I admit that you write a unix kernel and its driver in C, because I
let the definition of unix to be a kernel written in C.


But doing this concession, I require that you do the concession that
anything else mustn't be written in C.


And I say nothing about the bugs inherent in implementing a kernel in
C. I'll only say that I'd prefer to work on a kernel NOT implemented
in C, for example, a kernel with drivers implemented in Lisp, such as
the Lisp Machine kernel, (or Movitz for a modern example). But other
programming languages are also admissible, such as Oberon or Modula-3.

I'm surprised that after all these years and all your education
and experience that you still swallow the "pointers are evil" BS.

Pointers as implemented by C compilers are evil indeed.
Checked pointers would be admissible.

The C or C++ languages themselves says that it is illegal (or
technically, "undefined") to access via a pointer beyond the allocated
memory block. Why don't the compilers control this?


Notice that we're talking about "classes of program working in a
controled environment". This is the category we're talking about.

### GIVEN MATERIAL
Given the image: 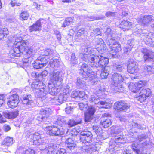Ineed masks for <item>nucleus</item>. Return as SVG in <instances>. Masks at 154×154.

### DIRECTION A
Besides Lisp, which two programming languages does the passage on writing kernels in C call admissible?
### DIRECTION B
Continue the passage on writing kernels in C from its last sentence, keeping the same argumentative voice.

### WRITTEN REPLY A
Oberon and Modula-3.

### WRITTEN REPLY B
Above, any occurence of "languages", must be taken as the typical
category in which their implementations generally fall. You may have
exceptionnal implementations (eg a C interpreter that controls all
pointer accesses, or a Common Lisp compiler without any safety
optimization that would let you implement buffer overflows), but we're
not considering these exceptional cases.


A meeting point that could satisfy both of us (but remember that I'm
asserting that programs don't need to be that close to the metal, so I
don't really see the point), would be Modula-3, where you can define
SAFE or UNSAFE modules, UNSAFE modules being those that would use
unsafe primitives, such as random pointer computations. Typically,
you would have to prove formally their correctness and to intensively
test these unsafe modules before incoporating them in a system.

Another meeting point would be that when I say that programs don't
need to be close to the metal, I'm speaking of source code, of
programs as written by human. If there are automatic tools that
compile high level code into binary code close to the metal, I don't
really mind (assuming the compilers are formally proved, and closely
checked).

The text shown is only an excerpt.